-- What you have to do --
Show all lines of the entries in which the word "characterization" is found.

-- Dataset records --
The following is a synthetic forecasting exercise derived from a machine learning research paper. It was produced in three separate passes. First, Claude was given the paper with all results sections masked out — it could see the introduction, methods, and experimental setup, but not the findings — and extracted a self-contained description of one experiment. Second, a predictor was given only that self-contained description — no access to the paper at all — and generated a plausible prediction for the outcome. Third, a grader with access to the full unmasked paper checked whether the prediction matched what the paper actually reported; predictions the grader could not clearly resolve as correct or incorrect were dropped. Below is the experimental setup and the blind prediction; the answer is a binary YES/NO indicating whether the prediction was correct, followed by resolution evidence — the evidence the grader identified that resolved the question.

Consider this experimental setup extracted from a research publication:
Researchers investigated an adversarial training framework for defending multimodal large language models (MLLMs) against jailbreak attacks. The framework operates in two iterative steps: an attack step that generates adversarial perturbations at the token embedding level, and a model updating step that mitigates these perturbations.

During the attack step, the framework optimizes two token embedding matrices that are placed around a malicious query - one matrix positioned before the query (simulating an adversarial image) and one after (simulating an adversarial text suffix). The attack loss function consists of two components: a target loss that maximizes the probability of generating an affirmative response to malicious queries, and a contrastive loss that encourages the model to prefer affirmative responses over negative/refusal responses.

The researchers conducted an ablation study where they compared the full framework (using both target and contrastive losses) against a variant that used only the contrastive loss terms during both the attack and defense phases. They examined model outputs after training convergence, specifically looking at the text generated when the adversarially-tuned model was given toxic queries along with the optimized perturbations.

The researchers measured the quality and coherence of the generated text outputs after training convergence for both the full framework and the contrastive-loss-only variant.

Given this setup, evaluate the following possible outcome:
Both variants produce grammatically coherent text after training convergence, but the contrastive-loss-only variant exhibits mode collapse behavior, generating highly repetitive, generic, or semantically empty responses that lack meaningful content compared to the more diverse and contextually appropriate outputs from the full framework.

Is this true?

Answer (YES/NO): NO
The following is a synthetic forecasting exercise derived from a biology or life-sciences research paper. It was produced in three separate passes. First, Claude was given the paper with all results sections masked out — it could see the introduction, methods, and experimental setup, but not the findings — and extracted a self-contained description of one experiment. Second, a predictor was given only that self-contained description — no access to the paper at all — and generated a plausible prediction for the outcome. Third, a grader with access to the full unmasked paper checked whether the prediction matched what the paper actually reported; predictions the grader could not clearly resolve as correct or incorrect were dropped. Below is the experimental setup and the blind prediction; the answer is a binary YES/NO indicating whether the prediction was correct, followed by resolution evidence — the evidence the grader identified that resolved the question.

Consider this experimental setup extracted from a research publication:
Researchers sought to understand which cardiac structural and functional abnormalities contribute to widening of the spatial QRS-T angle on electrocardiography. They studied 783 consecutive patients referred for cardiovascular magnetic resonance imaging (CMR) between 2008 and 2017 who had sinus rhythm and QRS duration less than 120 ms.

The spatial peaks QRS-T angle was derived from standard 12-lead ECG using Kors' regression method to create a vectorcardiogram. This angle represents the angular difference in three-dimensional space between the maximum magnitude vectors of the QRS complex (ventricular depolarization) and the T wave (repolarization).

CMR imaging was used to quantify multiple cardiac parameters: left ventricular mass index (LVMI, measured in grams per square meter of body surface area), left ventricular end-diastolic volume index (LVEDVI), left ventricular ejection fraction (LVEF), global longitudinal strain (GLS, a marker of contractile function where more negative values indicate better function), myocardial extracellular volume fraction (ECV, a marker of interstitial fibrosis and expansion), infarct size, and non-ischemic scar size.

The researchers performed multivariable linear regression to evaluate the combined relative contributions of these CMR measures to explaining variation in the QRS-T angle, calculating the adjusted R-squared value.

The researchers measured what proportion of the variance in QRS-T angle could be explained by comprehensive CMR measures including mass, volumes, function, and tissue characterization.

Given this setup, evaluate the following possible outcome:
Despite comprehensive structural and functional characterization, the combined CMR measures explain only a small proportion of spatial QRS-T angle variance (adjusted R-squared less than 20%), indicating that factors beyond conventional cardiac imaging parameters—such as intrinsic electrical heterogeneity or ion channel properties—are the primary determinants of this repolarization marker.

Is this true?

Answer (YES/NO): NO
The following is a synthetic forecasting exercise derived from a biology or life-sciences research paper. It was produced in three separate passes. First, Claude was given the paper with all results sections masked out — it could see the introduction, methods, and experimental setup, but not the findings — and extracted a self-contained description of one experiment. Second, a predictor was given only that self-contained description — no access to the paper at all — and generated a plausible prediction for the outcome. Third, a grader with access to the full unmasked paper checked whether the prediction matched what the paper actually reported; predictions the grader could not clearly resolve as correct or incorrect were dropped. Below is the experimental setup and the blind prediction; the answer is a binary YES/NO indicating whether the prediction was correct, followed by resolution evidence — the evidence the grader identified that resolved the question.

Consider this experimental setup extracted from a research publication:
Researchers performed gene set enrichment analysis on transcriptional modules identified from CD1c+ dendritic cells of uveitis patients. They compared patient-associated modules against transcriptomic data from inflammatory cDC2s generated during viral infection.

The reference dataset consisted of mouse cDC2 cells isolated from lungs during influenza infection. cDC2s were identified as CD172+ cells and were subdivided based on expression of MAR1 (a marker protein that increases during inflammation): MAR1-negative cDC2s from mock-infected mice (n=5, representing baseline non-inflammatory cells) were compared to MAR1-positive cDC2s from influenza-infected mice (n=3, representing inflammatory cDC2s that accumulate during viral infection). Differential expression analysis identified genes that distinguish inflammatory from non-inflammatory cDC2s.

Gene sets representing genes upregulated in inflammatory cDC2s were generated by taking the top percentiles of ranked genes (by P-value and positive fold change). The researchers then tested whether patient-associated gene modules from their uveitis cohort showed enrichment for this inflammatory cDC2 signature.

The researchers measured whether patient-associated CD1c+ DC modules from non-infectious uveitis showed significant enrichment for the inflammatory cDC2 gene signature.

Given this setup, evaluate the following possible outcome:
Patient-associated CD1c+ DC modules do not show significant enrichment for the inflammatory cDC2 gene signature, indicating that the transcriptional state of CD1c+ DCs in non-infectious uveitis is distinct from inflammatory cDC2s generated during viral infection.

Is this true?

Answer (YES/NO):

-- Finished task --
The researchers measured what proportion of the variance in QRS-T angle could be explained by comprehensive CMR measures including mass, volumes, function, and tissue characterization.
Despite comprehensive structural and functional characterization, the combined CMR measures explain only a small proportion of spatial QRS-T angle variance (adjusted R-squared less than 20%), indicating that factors beyond conventional cardiac imaging parameters—such as intrinsic electrical heterogeneity or ion channel properties—are the primary determinants of this repolarization marker.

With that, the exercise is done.